* **TEXT EXCERPT**:
Hardy Gallery’s Juried Exhibit Kicks Off Socially Distanced Season

When visitors enter the Hardy Gallery for the first time, it’s usually because they’re drawn to the building’s colorful, storied exterior. The colorful graffiti splashed across the siding of the Hardy Gallery make for an unusual exterior, but they aren’t the only things that set the space apart. 

“The Hardy is really the best resource for the public to get familiar with the art scene of Door County,” said Executive Director Sarah Zamecnik, “and our volunteer docents do a great job directing people where to find art around the peninsula.” 

As is exemplified by the Annual Juried Exhibit, now in its 58th year, the Hardy Gallery has remained committed to showcasing both emerging and established local artists since its inception in 1962. 

During the Annual Juried Exhibit, up-and-coming artists who may not have exhibited in galleries yet have the opportunity to see their work displayed in the Hardy Gallery space and receive feedback. For more established artists, this exhibit is the perfect occasion to experiment with new styles and content. Every year, it features a wide variety of media: painting, drawing, sculpture, photography, ceramics, mixed media and more.

Although this year came with pandemic-related challenges, the Hardy Gallery decided to continue with an in-person – albeit socially distanced – season, which has kicked off with the 58th Annual Juried Exhibit through Aug. 9. In keeping with the guidelines outlined in Phase 1 of Wisconsin’s Badger Bounce Back Program, masks are required to enter the exhibit; only 10 people may circulate at a time; and they must maintain six feet of social distance at all times.

During past years, the exhibit has included a rejection process, but this year, the board of directors decided to eliminate the rejection process. This shift allows all submitting artists to participate, thus creating a better opportunity for emerging and mid-career artists. Additionally, board members selected one professional artist to jury the exhibit and provide subsequent commentary in the form of an online panel talk July 23. According to Zamecnik, these changes allow artists and the public to get the most out of the critiquing process.

* **INSTRUCTIONS FOR THE TASK**: Print the passage of the Hardy Gallery article between "During past years, the" and "the critiquing process.", inclusive.

* **Saved entries**:
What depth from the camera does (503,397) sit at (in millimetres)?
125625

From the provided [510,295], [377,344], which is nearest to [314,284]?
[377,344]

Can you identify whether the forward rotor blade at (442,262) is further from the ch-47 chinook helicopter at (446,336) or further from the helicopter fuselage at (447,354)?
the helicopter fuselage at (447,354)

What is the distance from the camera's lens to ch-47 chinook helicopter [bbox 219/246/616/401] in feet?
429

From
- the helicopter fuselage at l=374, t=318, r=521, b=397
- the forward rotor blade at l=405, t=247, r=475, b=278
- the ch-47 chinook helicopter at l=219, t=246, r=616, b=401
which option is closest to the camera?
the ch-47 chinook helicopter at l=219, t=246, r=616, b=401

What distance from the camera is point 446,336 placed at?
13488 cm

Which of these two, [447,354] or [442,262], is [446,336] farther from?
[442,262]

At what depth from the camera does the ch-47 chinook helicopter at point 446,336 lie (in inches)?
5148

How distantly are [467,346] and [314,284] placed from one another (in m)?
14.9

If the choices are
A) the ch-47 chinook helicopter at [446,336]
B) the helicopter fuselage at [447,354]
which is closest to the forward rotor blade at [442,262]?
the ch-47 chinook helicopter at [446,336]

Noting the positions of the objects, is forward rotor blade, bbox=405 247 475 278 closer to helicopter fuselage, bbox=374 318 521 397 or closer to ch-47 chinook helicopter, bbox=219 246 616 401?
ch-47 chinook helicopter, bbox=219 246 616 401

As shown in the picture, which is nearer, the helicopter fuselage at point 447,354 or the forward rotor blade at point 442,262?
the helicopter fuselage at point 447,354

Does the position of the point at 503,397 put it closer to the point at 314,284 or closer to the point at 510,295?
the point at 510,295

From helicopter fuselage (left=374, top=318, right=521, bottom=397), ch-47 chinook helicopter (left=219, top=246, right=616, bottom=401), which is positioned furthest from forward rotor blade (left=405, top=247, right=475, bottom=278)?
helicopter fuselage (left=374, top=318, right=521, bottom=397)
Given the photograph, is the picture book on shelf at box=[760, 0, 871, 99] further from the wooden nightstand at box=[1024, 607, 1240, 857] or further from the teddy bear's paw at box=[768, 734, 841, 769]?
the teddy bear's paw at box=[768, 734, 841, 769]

--

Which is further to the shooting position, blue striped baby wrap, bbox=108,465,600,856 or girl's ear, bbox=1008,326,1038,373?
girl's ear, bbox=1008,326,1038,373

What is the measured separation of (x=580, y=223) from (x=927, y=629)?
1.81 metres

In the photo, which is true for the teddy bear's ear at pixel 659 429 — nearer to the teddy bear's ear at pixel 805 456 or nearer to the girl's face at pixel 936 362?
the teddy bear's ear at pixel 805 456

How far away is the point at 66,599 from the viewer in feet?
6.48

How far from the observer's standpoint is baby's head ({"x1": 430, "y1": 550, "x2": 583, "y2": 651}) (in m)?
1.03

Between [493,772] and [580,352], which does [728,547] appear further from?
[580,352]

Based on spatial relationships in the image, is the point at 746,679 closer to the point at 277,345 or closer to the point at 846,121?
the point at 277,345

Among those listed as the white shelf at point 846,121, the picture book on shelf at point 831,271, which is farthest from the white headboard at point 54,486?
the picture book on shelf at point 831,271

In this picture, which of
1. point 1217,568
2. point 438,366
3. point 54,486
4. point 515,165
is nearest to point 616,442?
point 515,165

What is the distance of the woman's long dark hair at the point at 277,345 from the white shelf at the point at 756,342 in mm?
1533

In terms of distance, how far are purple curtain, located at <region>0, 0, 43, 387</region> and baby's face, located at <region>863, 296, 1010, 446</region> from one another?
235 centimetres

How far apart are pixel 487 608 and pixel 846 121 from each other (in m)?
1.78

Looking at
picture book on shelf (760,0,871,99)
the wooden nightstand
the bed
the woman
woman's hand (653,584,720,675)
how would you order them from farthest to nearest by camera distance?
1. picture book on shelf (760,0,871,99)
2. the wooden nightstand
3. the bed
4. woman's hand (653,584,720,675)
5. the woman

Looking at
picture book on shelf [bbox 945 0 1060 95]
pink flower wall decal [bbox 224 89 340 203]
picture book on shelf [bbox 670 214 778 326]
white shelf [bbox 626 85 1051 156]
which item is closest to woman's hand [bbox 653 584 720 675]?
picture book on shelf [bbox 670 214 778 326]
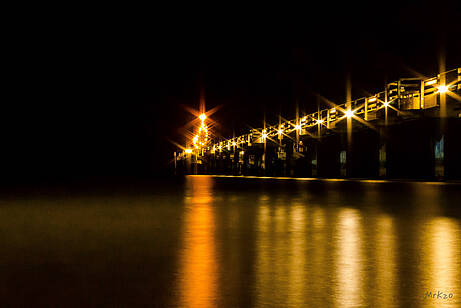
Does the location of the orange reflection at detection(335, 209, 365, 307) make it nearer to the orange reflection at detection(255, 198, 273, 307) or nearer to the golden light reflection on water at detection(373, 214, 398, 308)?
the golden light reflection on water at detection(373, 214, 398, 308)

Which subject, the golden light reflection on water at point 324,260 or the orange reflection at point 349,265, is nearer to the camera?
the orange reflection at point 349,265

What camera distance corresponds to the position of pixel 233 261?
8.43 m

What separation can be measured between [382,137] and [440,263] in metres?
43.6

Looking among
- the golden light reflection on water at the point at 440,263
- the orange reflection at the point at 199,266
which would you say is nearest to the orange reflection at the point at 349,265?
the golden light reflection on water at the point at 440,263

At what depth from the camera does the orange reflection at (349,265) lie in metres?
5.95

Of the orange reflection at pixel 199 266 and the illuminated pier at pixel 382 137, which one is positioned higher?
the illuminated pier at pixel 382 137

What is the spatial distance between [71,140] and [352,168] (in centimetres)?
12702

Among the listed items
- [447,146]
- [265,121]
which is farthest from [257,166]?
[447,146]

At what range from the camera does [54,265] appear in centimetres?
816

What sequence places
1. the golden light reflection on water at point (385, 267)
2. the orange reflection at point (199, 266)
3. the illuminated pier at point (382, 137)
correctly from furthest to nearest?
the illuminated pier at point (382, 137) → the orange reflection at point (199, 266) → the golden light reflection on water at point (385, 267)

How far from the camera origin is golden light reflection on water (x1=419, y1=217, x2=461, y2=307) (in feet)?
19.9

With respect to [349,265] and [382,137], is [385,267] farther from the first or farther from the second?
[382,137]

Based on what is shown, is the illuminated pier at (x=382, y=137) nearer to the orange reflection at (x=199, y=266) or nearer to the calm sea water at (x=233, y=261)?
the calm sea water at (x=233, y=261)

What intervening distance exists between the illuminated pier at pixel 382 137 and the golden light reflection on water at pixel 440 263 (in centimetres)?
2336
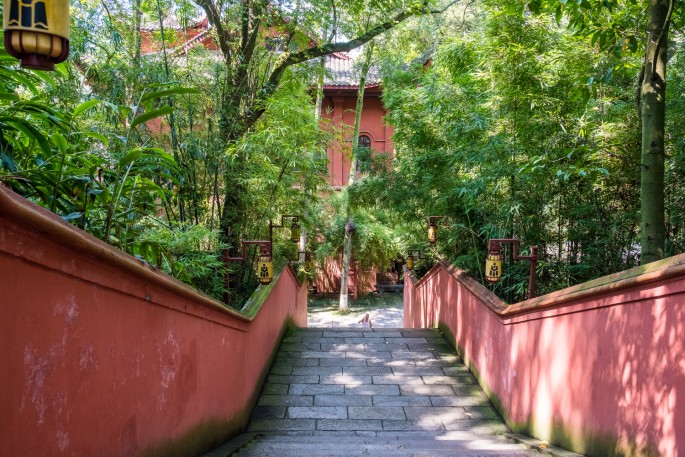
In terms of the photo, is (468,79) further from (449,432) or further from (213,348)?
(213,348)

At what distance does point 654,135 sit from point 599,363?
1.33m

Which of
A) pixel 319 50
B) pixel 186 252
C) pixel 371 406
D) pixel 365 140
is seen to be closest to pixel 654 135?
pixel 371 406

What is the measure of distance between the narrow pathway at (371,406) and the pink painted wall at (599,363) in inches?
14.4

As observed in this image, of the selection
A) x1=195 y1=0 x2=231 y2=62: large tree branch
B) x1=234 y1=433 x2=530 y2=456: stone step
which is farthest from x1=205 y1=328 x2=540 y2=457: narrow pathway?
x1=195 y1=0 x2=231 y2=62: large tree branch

==

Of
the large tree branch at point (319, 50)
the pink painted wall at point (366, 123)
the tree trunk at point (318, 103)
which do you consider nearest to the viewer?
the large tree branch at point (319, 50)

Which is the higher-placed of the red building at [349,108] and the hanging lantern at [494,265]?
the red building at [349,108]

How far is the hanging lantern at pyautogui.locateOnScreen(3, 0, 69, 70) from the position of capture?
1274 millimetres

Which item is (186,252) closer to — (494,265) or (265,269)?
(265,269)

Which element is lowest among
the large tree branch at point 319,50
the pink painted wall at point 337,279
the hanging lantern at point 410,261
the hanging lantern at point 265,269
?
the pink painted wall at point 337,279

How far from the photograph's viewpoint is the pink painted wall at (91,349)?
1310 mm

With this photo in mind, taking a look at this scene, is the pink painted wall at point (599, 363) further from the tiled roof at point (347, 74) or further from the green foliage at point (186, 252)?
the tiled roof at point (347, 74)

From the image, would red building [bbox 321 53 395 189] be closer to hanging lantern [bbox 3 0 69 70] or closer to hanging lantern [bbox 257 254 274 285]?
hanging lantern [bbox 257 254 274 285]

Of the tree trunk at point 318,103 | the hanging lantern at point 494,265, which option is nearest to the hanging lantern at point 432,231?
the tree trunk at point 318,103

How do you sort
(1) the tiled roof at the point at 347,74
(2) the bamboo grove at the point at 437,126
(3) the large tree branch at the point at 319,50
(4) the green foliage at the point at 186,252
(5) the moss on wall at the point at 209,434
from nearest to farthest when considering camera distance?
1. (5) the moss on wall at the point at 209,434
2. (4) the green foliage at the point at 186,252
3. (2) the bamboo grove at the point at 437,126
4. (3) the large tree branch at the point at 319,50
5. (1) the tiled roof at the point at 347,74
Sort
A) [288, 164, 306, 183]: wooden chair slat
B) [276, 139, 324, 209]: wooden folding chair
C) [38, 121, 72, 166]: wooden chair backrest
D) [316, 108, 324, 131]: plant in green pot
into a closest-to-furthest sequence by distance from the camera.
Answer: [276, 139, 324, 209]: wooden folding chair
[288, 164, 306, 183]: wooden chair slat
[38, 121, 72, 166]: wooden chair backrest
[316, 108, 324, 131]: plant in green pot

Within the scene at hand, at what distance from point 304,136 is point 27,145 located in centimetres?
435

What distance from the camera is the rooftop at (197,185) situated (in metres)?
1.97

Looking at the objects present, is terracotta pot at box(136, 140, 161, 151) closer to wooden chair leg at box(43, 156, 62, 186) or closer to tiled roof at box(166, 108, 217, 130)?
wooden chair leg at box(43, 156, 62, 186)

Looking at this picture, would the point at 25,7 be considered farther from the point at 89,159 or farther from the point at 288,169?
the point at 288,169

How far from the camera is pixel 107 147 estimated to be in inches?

* **SOLUTION TO THE EXERCISE**:
During past years, the exhibit has included a rejection process, but this year, the board of directors decided to eliminate the rejection process. This shift allows all submitting artists to participate, thus creating a better opportunity for emerging and mid-career artists. Additionally, board members selected one professional artist to jury the exhibit and provide subsequent commentary in the form of an online panel talk July 23. According to Zamecnik, these changes allow artists and the public to get the most out of the critiquing process.